## Data
Content starts
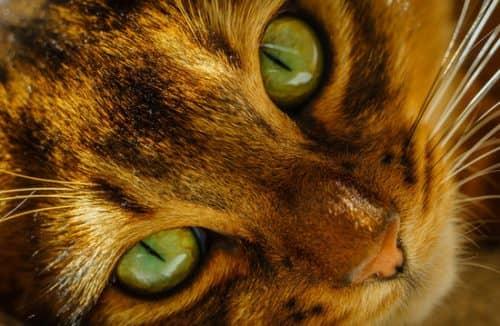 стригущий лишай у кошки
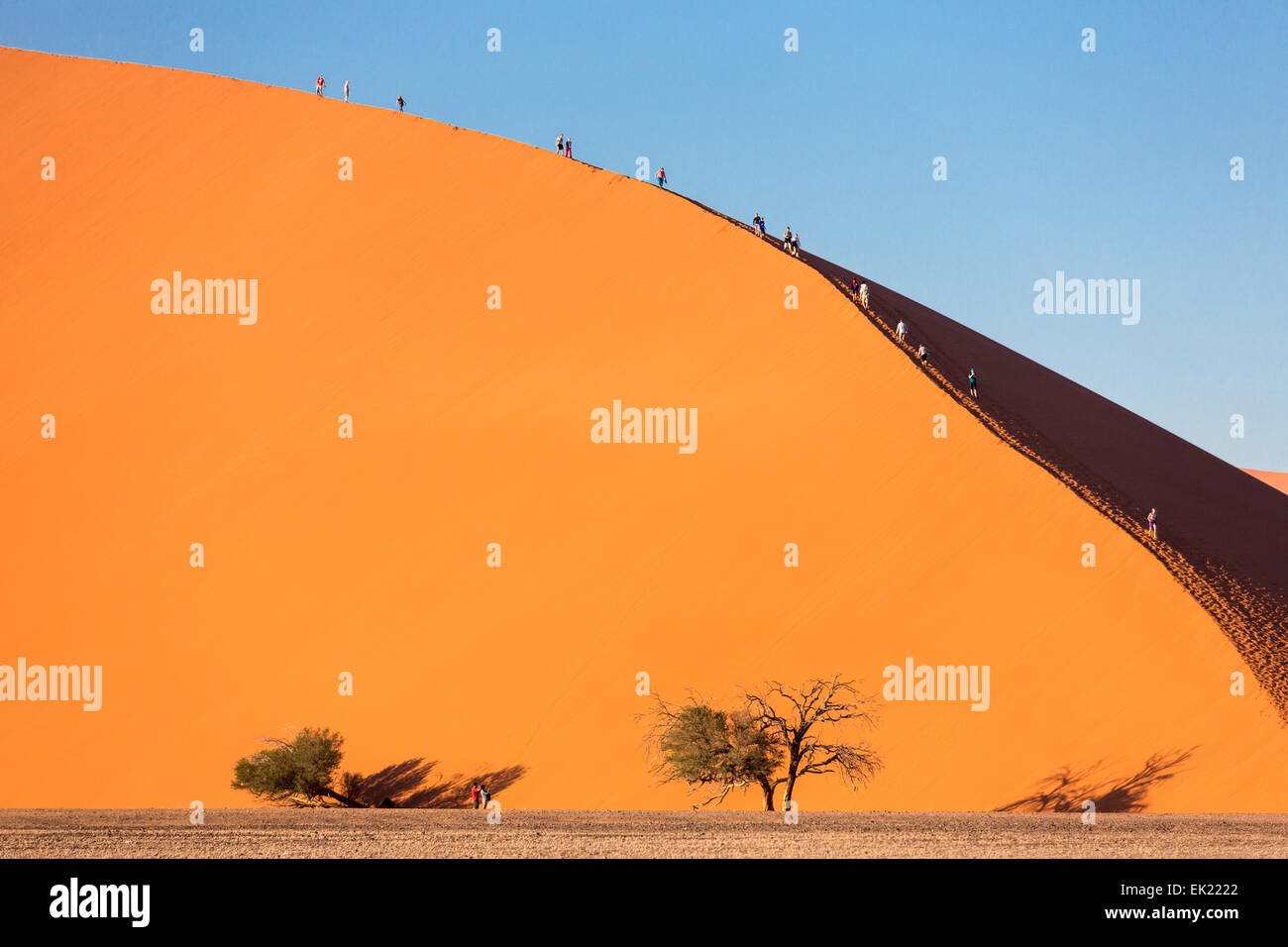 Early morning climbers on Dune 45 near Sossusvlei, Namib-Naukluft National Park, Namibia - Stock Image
Content ends
Content starts
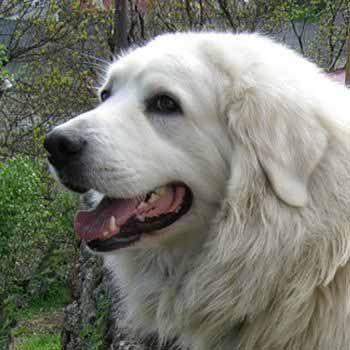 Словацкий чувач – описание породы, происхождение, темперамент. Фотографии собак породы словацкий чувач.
Content ends
Content starts
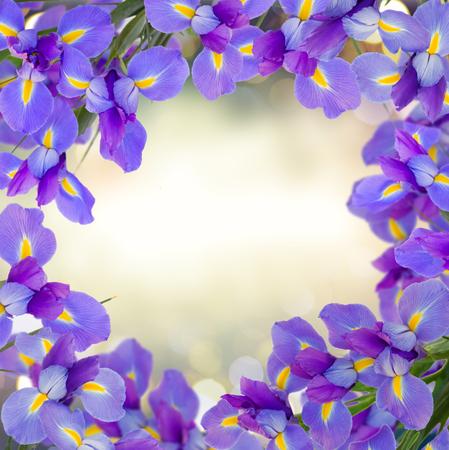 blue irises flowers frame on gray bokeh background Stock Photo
Content ends
## Task brief
Using the entries above, write out exactly the lines from the one with "стригущий лишай у кошки" through the one with "Early morning climbers", ends included. Leave out any pictures.

## Response to this exercise
 стригущий лишай у кошки
 Early morning climbers on Dune 45 near Sossusvlei, Namib-Naukluft National Park, Namibia - Stock Image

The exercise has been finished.